-------- Recorded information --------
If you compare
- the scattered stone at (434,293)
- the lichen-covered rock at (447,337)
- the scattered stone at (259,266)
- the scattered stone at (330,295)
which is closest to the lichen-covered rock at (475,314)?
--------
#### Aim of the task:
Output each line of the data above as a numbered list, leaving out any blank lines.

#### Written solution:
1. If you compare
2. - the scattered stone at (434,293)
3. - the lichen-covered rock at (447,337)
4. - the scattered stone at (259,266)
5. - the scattered stone at (330,295)
6. which is closest to the lichen-covered rock at (475,314)?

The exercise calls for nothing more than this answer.